■ Problem requirements ■
Copy out the part of the article below on caring for health rather than illness that lies between "Hahn explained how" and "positive health outcomes.", inclusive.

■ Extract provided ■
--------------------

Creating a Culture of Care Focused on Health, Not Illness
The goal of medicine is function and health. Clinicians who marry technical skills with humanities can see their patients and themselves in the larger context of family, society, history, politics, and economics. As a result, barriers to medication compliance and treatment are better understood, and improvements in health outcomes are more likely.
Providers can meet patients’ needs for dignity, health, and comprehensive clinical care while concurrently fulfilling obligations to capture patient data in the electronic age of payment reform and meet the demand for provider productivity through an understanding and appreciation of the humanities. Providers who understand and apply humanities—the study of the intersection of art, history, the individual experience, science, anthropology, and language—relate better to their patients and create environs for health. This was the overarching message of the session “Culture, Health and Healing: Humanities in Inter-Professional Collaboration and Patient Centered Care” presented by Paulette Hahn, MD, at the American College of Rheumatology’s 2016 Annual Meeting.
Providers who seek to enable patient health, rather than limit their practice to the treatment of disease, broadly accept that to treat the patient, the provider must see the ailment as preventing the fullness of socio-emotional and physical engagement with society. Clinicians, Hahn pressed, must be the first to extend a hand to help a patient to bridge illness to health.
Hahn explained how Maslow’s Hierarchy of Needs is relevant to the study and practice of medicine. The intersection of these needs—physiology, safety, love, esteem, and self-actualization—is the human condition, the humanities. An understanding of humanities helps providers better identify with their patients, improves clinical care and generates positive health outcomes.
The goal of medicine is function and health. Clinicians who combine their technical skills with the ability to see their patients and themselves in the larger context of family, society, history, politics, and economics more easily discern barriers to medication compliance and treatment.

--------------------

■ Records supplied ■
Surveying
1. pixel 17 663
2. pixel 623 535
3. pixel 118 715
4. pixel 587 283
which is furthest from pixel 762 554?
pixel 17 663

--------------------

■ Exercise solution ■
Hahn explained how Maslow’s Hierarchy of Needs is relevant to the study and practice of medicine. The intersection of these needs—physiology, safety, love, esteem, and self-actualization—is the human condition, the humanities. An understanding of humanities helps providers better identify with their patients, improves clinical care and generates positive health outcomes.